In the last few weeks, we have explored the possibilities oral historians have for using their work to create and promote changes in the world around us. Joshua Burford explained how listening to activists of the past helps locate hope and direction in the present. Holland Hall and Alexandra Weis shared their experiences at the Women’s March on Washington, and the power of listening for creating change. Today, Daniel Horowitz Garcia asks where oral history and organizing come together, and how focusing on public engagement can change the structure and value of oral history.
The crossroads, in Southern folklore, represents a place where worlds meet. It is a place where realities collide and deals can be made. Since the 2016 election I have experienced colliding realities on an almost daily basis. Until then my 20 years’ experience as an organizer and my 10 years’ experience in oral history overlapped in areas and at times but for the most part seemed separate. After the November election that is no longer the case.
Within weeks of the election I was interviewing members Project South, a southern-based, movement-building organization I worked for 12 years ago. By the end November 2016 I launched Feeling Political, a podcast about politics, emotions, and action. My original plan was to produce five or six episodes by talking to thinkers and organizers about how they felt about politics and what we should be doing. Instead I produced 11 shows, one bonus episode, and will start the second season this summer.
The premise of the podcast is that not everyone gave up hope because Trump won. In fact, there are many people who did not fundamentally change their basic political strategy because of the presidential election. These people’s optimism and hope about the future is not connected to the electoral process. Of course work adjusts based on different election results, but a Democrat’s loss or a Republican’s win does not alter how marginalized people must approach politics to survive. A fish swims even though there are sharks about, but she learns to swim well. I thought the shock of a Trump presidency was a good time to talk to some of these folks. I asked them three questions: how do they wish to be identified, how do they feel in this political moment, and what’s their advice to someone about what should be done. In addition, I asked anyone who wished to use their phone and email me a voice memo answering the same questions.
The premise of the podcast is that not everyone gave up hope because Trump won.
Asking people how they felt after the election was a powerful question. Through the podcast I found that talking with people affiliated with an organization, such as Project South, was an efficient way to gather interviews but also a collective learning process. I asked past and present board members and staff of Project South my three questions. The audio, ranging from five to eight minutes, will form the basis for a collaboration on political education curriculum incorporating emotions and politics. The goal is to help participants analyze and strategize about their work. This type of partnership will be, hopefully, the frame of the podcast in each season. I am not pretending that a podcast is an organizing or an oral history project. But I have learned from this experience that there is overlap in the skill sets.

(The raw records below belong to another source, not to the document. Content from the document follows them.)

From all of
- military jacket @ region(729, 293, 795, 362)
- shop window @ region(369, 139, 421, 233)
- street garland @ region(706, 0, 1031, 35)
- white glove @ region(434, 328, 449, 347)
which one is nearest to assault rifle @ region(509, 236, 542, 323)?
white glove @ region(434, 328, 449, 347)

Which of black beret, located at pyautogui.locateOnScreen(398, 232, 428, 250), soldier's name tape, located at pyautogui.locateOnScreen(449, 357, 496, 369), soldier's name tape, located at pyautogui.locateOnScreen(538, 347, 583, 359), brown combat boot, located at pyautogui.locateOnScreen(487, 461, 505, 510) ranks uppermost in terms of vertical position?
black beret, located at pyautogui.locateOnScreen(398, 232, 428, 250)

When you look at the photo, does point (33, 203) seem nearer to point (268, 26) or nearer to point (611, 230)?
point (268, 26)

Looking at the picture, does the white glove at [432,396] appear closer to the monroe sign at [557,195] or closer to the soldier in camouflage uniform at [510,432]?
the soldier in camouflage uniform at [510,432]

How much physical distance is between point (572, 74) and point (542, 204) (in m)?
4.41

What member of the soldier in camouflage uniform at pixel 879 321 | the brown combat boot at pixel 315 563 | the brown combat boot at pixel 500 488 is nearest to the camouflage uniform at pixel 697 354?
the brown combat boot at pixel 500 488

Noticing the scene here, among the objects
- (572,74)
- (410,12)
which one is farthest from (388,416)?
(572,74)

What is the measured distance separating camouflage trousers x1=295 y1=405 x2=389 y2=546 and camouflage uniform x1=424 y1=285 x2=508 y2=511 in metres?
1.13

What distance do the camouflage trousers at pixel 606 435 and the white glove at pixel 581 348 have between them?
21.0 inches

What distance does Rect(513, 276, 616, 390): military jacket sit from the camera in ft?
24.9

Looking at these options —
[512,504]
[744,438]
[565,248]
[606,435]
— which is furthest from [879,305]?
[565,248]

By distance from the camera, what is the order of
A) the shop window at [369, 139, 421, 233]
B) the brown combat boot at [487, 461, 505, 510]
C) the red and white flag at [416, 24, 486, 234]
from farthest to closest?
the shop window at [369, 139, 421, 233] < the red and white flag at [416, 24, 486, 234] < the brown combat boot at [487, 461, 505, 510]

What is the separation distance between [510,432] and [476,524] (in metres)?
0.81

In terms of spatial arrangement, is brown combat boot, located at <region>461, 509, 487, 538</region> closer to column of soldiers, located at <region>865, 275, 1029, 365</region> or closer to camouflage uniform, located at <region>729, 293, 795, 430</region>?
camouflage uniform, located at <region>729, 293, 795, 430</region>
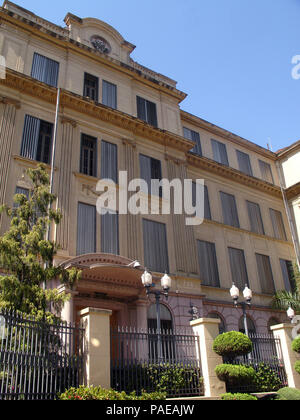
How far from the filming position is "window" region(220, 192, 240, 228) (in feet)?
84.5

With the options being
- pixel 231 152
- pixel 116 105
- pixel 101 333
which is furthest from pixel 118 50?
pixel 101 333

Dan Kerr’s 2016 article for the Oral History Review, as well as the accompanying presentation at the OHA 2016 conference, argued there are methods of oral history that do not owe allegiance to Allan Nevins and the Columbia School. Furthermore, Kerr argued that oral history of or in service to an activist project does and should pursue a different methodology than the Nevins school. I thought about that argument when I heard a participant at the OHA conference argue that oral history and organizing do not share a skill set. I believe the participant is objectively wrong, and I think Kerr’s observation about different methodologies explains why someone would make that mistake. Simply put, oral history aimed at improving organizing or facilitating a victory may no longer look like oral history, at least not the academic kind. This doesn’t necessarily make things easier. If the organizing centered, then what happens to oral history standards? The field has spent decades struggling to develop guidelines that protect participants. Protections must exist whether or not Nevins can recognize the project. This is just a single example of complications of combining scholarship with activism. At the crossroads the future is uncertain, so if you show up be ready to make a deal.
Simply put, oral history aimed at improving organizing or facilitating a victory may no longer look like oral history, at least not the academic kind.
Society is changing all the time. Making social change a goal, therefore, does not seem useful. How are people engaging, or not, in change? To what end? These are good questions for the organizer or the oral historian. How do we engage with people and to what end are even better. I haven’t identified as an organizer for years, but the goal of the podcast is to move people to action. The deal I’ve made is that oral history skills, like listening and amplifying people’s voices, is enough to make that happen.
Forgive the Hegelian overtones, but when two realities collide don’t they make something new? Presently, I sit at the crossroads. My realities are colliding, and I am making deals.